The tech world was rocked today by Google’s announcement of its intention to acquire Motorola Mobility. Even mainstream media channels like CNN, MSNBC and CBS News covered the news. As a result we’re seeing a lot of speculation about what will now happen to Motorola and how the company fits into Google’s mobile strategy. Will the whole company be merged into Google? Will Google use Motorola to build official “Google phones?” And more importantly, will MOTOBLUR die a painful death? We’re going to try to answer some of these questions.
What will happen
Once the acquisition is approved (later this year or early 2012), there’s one thing we know will happen to Motorola for sure: the company will continue to function just as it does now. Motorola CEO Sanjay Jha and his team will continue to lead Motorola independently from Google. Larry Page emphasized this over and over in both the blog post and conference call. “We will run Motorola as a separate business,” said Larry Page. Both companies will even have separate finance reports.
In other words, you can expect to see more of the same coming from Motorola — at least for the time being. Sadly, this means MOTOBLUR and locked bootloaders aren’t dying anytime soon. That might change in the long-term, once Google has more control over the company. But for now they’re here to stay.
Likewise, we’ll still see Motorola release some very wacky and unorthodox Android devices for a while. Yes, that means more Motorola Flipouts and Charms. Again, it’s business as usual for Motorola. The only difference is that they now have a huge company with a lot of cash backing them up.
So why would Google spend $12.5 billion to keep Motorola as a separate company? Patents, that’s why. In fact, one could even say that’s the whole reason they bought Motorola. Motorola currently owns 17,000 patents and has 7,000 more pending. That’s a lot. Compare that to the 6,000 patents Google was fighting to get from Nortel, which ended up being sold for $4.5 billion. For just $8 billion more, Google managed to get four times as many patents and a huge company to go with it.
What does that mean for Motorola?

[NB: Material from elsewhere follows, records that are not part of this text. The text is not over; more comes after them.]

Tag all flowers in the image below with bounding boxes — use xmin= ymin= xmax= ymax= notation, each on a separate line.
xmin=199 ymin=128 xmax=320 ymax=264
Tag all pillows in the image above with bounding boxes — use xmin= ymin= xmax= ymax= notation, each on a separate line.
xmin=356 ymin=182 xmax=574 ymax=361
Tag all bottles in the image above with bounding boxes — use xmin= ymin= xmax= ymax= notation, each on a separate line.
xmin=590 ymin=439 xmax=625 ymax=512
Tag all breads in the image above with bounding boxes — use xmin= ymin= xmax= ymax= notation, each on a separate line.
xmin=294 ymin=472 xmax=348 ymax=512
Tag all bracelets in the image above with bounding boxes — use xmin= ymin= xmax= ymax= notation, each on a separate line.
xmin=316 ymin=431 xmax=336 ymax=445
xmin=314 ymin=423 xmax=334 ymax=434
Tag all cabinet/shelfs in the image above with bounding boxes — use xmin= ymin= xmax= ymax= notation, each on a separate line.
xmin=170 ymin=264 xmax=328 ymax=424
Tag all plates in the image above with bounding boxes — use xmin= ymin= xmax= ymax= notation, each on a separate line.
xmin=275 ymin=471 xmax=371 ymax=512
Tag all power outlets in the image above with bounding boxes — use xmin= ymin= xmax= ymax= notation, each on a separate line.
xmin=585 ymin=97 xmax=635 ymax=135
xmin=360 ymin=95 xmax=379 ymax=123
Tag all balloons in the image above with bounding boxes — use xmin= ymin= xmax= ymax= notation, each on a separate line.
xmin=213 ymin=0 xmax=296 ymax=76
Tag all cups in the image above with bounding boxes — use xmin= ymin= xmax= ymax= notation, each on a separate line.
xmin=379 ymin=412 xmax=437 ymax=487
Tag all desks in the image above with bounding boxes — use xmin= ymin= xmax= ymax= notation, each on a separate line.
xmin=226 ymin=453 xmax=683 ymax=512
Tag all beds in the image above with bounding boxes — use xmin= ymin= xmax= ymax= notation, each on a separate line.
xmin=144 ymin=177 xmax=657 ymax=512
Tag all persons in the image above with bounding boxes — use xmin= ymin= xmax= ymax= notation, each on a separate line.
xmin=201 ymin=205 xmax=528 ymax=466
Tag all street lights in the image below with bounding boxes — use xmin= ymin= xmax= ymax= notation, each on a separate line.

It’ll now become the sword and shield of the Android ecosystem, used by Google to fend off any troll that wants to hurt Android.
What won’t happen
Contrary to what many people are saying (myself included), this acquisition doesn’t necessarily mean Motorola will be the preferred OEM for upcoming Nexus devices. Nor will the company start to build Android phones as official Google devices. The official Google phone will continue to be the Nexus, and every manufacturer will have a chance to make one.
Google’s VP of Mobile, Andy Rubin, talked specifically about this issue during the conference call.
We have this strategy where we have this Nexus program and lead device strategy. We select, around Christmas-time each year, a manufacturer to release a phone. That includes all the components to build a device. Teams from the Android team and the manufacturer huddle together in a building and create these. We don’t expect that to change. After the acquisition Motorola will be part of that bidding process and lead dev. process. Android remains open to other partners.Andy RubinVP of Mobile at Google
Google, it seems, won’t be giving Motorola any favorable treatment. The company will still have to fight other OEMs if it wants to be chosen as the manufacturer of a Nexus device. In my opinion, Google’s decision to keep Motorola as a completely separate entity is the right choice. If Motorola were to become Google’s hardware department, companies like Samsung, HTC and LG would quickly start to look for alternatives to Android. And you can be sure that Microsoft would gladly offer them one.
In summary, who will make the the Nexus 3, Nexus 4 or Nexus Prime is still up in the air.
What could happen
There are some added benefits to owning a huge manufacturing company, it turns out. Not only do you get one of the biggest patent portfolios in the mobile world, but you also get an army of hardware engineers and manufacturing plants ready to build whatever you ask of them. For Android enthusiasts, the name Motorola might mean Droid phones and MOTOBLUR, but the company has its hands in many more pies–including set-top boxes, modems, routers, home phones and even baby monitors.
Think about how many types of devices Motorola could build under Google’s management. Phones and tablets are, as we said, out of the question. But what about those sectors where Google is having a hard time finding OEMs to build them stuff? Chrome OS and Google TV quickly come to mind. Both platforms are having a hard time getting off the ground, and as result not many companies are supporting them.
With Google now the owner of Motorola, it’s just a matter of time before we see the first Motorola-branded Google TVs and Chromebooks. But those are just the obvious things. What about official Google devices like Project Tungsten? Will we ever see Google move beyond mobile devices and into home electronics like refrigerators, microwaves and audio systems? With Motorola now under Google’s wing, the sky is the limit for the “search company.”